About our Daughter

I am mother to four wonderful daughters, ages 17, 19, 21, and 23, and wife to the greatest husband on earth. God has given us a special child to raise one who was diagnosed with early-onset bipolar disorder at the age of seven, though she showed signs of it from the age of fifteen months. She also has ADHD, Sensory Integration Disorder (sensory seeking), Dyslexia, and Non-Verbal Learning Disorder-NOS, all typical comorbidities for a bipolar child. In spite of the trials, she enjoys lacrosse, running (finished her first marathon in October of 2014!), and reading and writing her own books. I will share with you the many joys and sorrows we have faced and will face in the future with the hope that you may find better understanding about this mental illness caused by both chemical and structural abnormalities in the brain. I desire that you will be encouraged by this blog if you are also dealing with a bipolar child. Thank you for reading and sharing in our journey.

How Did You Know She Was Bipolar So Young?
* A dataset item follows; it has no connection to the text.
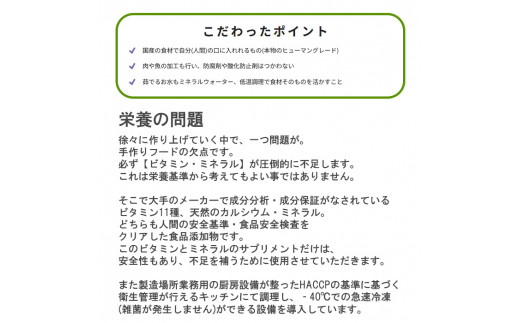 GC001_国産・保存料無添加のドッグフード・おダシ香る鶏ごはん【お試しセット】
I wrote a long explanation of how we came to this bipolar diagnosis in a child so young under my post of March 19th of 2009. If your child or a child you know bears similarities, please seek out a good psychiatrist and don't wait for "things to get better." Often they will simply get worse, and the longer a child is unmedicated, the more damage their brain can accrue. Early diagnoses and treatment are key to providing these children with a chance at a successful life later as a teen and an adult.
Never change, start or stop a medication without the approval of your child's physician!

Monday, March 11, 2013

What is My Responsibility? What is hers

I have a feeling I need to stop hovering.  I am hovering over Caroline constantly: "Have you done this, have you done that, when is this due, don't forget to include this in your paper..." etc, ad nauseum.  I am so stressed out over whether or not she will be able to keep her grades up enough to play lacrosse that my stomach hurts.  I just don't want to deal with the fall out if she ends up sitting on the bench for the season.  The end of the quarter is officially the 15th.  I think we will have some wiggle room next week as far as turning stuff in.  But I can't even breathe today.  Having a hard time letting go of her, of my desire to make sure everything is done, done correctly, turned in within a reasonable amount of time.  This is exhausting.  Makes you just want to crawl in bed and pull the covers up over your head until school gets out for the summer.  I can't believe we have two more years of this.  I would love to think she won't need us to hover over her after the end of this semester, but I can't imagine her doing this on her own.   She misses the fine details of big assignments.  I don't know how she is going to handle college at this point.

And as we are looking to buy a house this summer, we are realizing we have to deeply lower our expectations of what we can afford now that he is in full time ministry.  I am having a hard time with this because I certainly don't want another fixer-upper.  We have had enough of that .  Raising Caroline is stressful enough.  We don't have the energy to deal with an old house that needs a lot of remodeling and repairs. Ugh!  You would hope that something in our lives would be easy!

Went to the gym to try to de-stress and it didn't help.  Drove around looking at houses and that really didn't help as everything I liked was way out of our price range.  Came home to my messy house and that didn't help.  I need Jesus today.



2 comments:

Katie said...

We've done 3 massive fixers - oh I don't want to tackle that again, financially or emotionally. I really feel your frustration with that. If we lived near each other I would totally help paint and do stuff like that! :) praying for peace for your soul. God already has a place just right for you!

Megan said...

Yes, no big fixer uppers for us! Too much time and money!!